• **Teks Bacaan**:
..........

Dengan demikian pariwisata ditinjau dari  dimensi kultural dapat menumbuhkan suatu interaksi antara masyarakat tradisional agraris dengan masyrakat modern industrial. Melalui proses interaksi itu maka memungkinkan adanya suatu pola saling mempengaruhi yang pada akhirnya akan mempengaruhi struktur kehidupan atau pola budaya masyarakat khususnya masyarakat yang menjadi tuan rumah.  Dari dimensi struktural budaya, aktivitas industri pariwisata  memungkinkan  terjadinya suatu perubahan pola budaya masyarakat yang diakibatkan oleh penerimaan masyarakat akan pola-pola kebudayaan luar yang dibawa oleh para pelancong. Pola-pola kebudayaan luar ini terekspresikan melalui tingkah laku, cara berpakaian, penggunaan bahasa serta pola konsumsi yang diadopsi dari wisatawan yang datang berkunjung.
Apabila tingkat massifitas kedatangan turis ini cukup tinggi maka ada kemungkinan terjadi “perkawinan” antara dua unsur kebudayaan yang berbeda. Dari pertemuan atau komunikasi antar pendukung-pendukung kebudayaan yang berbeda tersebut, akan muncul peniru-peniru perilaku tertentu atau muncul pola perilaku tertentu.  Meniru tindakan orang lain adalah kewajaran dari seorang manusia.  Tindakan ini bisa lahir karena tujuan-tujuan tertentu, dan bisa jadi karena terdorong oleh aspek kesadaran ataupun karena dorongan-dorongan yang sifatnya emosional. Artinya, seseorang individu  bisa saja meniru perilaku orang lain hanya karena dia melihat bahwa perilaku yang ditampilkan oleh orang lain tersebut nampak indah atau nampak lebih modern.  Tindakan meniru atau yang biasa disebut dengan tindakan imitasi bisa terjadi jika ada yang ditiru. Di sini faktor emosional dominan bermain karena seseorang tidak akan memikirkan apakah perilaku yang ditiru tersebut sesuai atau tidak dengan keadaaan dirinya. Dengan kata lain, orang tersebut tidak sempat lagi untuk memikirkan kenampakan-kenampakan yang paling mungkin untuk muncul ke permukaan, yang penting bagi dia adalah “aku ingin seperti turis itu karena aku menganggap turis itu keren”.

..........

• **Data Kerja**:
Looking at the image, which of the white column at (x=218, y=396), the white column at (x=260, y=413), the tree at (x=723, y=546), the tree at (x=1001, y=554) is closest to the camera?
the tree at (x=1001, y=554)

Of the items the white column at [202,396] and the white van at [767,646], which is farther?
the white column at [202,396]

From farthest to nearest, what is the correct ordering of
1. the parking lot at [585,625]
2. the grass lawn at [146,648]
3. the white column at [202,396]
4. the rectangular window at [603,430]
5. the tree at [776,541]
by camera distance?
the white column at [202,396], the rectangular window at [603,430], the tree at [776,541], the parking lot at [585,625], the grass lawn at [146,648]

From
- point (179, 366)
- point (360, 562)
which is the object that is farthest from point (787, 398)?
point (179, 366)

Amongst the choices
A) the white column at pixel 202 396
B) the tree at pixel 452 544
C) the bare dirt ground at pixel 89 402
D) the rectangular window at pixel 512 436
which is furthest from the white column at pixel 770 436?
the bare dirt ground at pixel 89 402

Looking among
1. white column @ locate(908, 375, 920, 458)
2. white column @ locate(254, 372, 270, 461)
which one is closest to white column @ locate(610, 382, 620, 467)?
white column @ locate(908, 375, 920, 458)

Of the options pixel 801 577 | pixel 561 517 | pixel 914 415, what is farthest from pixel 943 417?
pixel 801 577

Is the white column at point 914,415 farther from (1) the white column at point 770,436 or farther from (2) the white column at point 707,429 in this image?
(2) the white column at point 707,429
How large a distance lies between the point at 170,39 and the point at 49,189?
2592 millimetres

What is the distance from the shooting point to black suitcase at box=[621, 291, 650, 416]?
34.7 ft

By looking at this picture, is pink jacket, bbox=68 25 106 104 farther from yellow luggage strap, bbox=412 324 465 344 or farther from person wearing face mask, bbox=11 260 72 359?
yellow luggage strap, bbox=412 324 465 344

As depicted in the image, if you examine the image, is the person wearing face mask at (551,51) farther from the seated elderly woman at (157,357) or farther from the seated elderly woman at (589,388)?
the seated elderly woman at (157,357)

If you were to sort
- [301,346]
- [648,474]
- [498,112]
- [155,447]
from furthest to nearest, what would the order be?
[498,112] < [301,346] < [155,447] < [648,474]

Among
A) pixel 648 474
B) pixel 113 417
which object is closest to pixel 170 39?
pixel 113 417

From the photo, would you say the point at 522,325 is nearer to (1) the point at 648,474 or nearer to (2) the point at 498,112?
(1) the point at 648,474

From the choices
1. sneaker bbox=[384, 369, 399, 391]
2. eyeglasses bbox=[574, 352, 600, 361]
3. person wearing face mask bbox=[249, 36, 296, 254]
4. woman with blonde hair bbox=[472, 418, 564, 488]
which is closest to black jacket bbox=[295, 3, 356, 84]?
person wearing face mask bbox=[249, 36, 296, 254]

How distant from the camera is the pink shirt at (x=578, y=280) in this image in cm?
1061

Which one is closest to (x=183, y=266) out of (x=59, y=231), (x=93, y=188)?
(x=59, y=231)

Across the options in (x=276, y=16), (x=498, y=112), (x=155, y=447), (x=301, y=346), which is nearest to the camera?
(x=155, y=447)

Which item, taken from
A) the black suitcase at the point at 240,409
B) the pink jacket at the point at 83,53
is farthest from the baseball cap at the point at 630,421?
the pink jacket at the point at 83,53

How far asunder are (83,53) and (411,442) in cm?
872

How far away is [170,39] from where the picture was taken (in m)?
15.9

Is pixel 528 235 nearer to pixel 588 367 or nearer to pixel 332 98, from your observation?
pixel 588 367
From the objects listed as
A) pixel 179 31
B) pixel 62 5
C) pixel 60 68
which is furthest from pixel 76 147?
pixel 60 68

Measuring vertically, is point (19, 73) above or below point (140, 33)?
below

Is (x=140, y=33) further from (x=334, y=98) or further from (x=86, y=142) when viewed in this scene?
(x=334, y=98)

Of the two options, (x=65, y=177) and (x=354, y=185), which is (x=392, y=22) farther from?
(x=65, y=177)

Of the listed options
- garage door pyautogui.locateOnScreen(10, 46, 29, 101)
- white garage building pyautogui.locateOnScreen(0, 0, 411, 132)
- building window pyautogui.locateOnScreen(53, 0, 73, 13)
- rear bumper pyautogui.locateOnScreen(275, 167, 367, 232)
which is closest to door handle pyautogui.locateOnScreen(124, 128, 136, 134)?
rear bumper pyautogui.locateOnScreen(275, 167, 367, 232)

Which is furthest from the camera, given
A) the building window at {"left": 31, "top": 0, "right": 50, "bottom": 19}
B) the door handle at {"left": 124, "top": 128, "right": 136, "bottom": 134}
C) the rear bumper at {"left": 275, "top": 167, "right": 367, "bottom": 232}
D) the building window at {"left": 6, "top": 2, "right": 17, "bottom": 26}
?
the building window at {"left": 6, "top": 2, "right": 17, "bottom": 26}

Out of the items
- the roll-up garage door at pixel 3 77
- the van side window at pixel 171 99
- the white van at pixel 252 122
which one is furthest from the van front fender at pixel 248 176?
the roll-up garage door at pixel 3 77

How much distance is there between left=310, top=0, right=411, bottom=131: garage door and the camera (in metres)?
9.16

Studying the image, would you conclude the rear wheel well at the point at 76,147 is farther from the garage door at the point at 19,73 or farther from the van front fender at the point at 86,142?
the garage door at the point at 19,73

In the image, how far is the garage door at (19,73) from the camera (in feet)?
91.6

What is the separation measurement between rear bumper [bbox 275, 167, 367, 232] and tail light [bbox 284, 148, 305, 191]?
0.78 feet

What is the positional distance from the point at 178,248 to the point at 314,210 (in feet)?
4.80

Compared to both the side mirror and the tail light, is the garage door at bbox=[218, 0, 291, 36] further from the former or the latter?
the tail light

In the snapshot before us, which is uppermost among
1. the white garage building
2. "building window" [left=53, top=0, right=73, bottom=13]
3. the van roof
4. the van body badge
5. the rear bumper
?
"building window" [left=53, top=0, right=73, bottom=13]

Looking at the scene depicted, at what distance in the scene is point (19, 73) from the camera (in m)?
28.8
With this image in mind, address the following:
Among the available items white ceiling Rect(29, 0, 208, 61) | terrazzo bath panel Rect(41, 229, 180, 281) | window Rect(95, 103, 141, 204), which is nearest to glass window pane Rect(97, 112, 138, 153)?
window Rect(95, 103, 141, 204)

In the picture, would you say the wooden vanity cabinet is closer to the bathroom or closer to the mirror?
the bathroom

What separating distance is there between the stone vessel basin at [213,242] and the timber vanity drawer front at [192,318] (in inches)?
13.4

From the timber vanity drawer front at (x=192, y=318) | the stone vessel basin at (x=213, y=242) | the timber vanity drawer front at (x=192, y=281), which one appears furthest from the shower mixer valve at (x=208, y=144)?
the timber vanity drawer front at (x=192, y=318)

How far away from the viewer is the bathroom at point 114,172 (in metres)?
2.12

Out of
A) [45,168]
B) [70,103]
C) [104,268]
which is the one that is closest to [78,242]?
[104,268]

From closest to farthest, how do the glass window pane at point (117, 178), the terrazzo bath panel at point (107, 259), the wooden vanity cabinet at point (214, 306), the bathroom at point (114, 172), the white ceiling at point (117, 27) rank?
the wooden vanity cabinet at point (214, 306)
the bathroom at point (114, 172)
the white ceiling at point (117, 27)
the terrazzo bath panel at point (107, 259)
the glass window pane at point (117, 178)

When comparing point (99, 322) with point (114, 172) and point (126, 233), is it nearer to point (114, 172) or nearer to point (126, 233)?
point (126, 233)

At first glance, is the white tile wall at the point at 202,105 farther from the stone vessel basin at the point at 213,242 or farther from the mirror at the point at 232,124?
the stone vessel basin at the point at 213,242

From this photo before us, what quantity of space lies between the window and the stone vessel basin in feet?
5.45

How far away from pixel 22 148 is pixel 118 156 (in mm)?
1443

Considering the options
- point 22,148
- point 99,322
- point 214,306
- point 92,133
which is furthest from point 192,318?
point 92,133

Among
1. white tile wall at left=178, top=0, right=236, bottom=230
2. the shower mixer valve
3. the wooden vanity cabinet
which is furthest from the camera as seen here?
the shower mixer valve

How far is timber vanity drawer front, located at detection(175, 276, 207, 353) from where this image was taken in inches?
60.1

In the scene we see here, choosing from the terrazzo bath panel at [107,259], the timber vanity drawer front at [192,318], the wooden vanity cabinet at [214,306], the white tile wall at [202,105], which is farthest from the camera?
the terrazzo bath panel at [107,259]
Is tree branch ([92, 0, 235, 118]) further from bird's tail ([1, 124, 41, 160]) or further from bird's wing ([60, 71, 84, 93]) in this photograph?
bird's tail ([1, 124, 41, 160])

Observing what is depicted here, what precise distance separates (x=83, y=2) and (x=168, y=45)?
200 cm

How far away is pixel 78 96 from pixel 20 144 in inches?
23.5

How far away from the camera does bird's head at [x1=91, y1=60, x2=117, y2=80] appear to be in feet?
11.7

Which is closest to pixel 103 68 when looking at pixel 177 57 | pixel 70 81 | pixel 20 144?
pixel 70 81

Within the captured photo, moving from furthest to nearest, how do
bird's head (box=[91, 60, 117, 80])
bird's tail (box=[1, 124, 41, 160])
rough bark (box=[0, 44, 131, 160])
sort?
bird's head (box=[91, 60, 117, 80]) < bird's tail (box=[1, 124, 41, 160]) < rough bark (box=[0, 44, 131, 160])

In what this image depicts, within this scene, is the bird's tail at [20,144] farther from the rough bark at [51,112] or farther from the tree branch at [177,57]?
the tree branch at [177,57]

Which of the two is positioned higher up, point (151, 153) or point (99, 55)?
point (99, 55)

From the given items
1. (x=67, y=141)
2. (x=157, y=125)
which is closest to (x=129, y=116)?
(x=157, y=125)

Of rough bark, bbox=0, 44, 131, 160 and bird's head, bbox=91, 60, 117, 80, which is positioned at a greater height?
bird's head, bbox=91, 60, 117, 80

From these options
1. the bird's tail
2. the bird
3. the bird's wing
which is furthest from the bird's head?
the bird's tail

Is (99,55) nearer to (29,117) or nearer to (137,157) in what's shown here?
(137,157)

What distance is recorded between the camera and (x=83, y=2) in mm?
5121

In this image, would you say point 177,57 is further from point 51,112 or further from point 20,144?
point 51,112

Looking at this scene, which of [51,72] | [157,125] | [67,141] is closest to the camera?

..........

• **Tugas Wajib 1**:
Temukan dan salin setiap baris catatan yang memuat kata "seated". Huruf besar dan kecil dibedakan.
• **Tugas Wajib 2**:
Lanjutkan teks tentang pariwisata dan perubahan pola budaya masyarakat tuan rumah, mulai setelah kalimat terakhirnya.

• **Hasil Latihan 1**:
As depicted in the image, if you examine the image, is the person wearing face mask at (551,51) farther from the seated elderly woman at (157,357) or farther from the seated elderly woman at (589,388)?
the seated elderly woman at (157,357)

• **Hasil Latihan 2**:
Kontak selanjutnya antara wisatawan dengan masyarakat tuan rumah adalah komunikasi verbal. Kontak antara masyarakat tuan rumah dengan wisatawan membutuhkan suatu perantara atau media atau alat yang mampu menjalin pengertian antara kedua belah pihak, perantara atau media tersebut adalah bahasa, bahasa menjadi faktor determinan. Akhirnya masyarakat kembali terdorong untuk bisa berbahasa asing. Dorongan itu muncul bukan semata-mata karena motif ingin berhubungan misalnya korespondensi atau yang lain, melainkan lebih disebabkan karena faktor ekonomi, untuk dapat komunikatif dalam memasarkan dagangannya (baik produk souvenir, jasa menjadi guide, dll). Ini berarti telah terjadi pola perubahan budaya masyarakat menuju ke arah yang positif yaitu memperkaya kemampuan masyarakat khususnya dalam bidang bahasa.
Demikian pula kemunculan hotel, cafe, maupun toko-toko cinderamata di sekitar kawasan wisata adalah variabel yang turut membantu menjelaskan apa yang menjadi penyebab terjadinya perubahan sosial budaya masyarakat sekitar kawasan wisata.  Dengan adanya berbagai sarana penunjang pariwisata itu masyarakat menjadi paham akan adanya pola / sistem penginapan yang bersifat komersial,  dengan adanya cafe dan toko, logika pasar tradisional akan sedikit tergeser dari pola penjualan dengan model tawar-menawar menjadi model harga pas.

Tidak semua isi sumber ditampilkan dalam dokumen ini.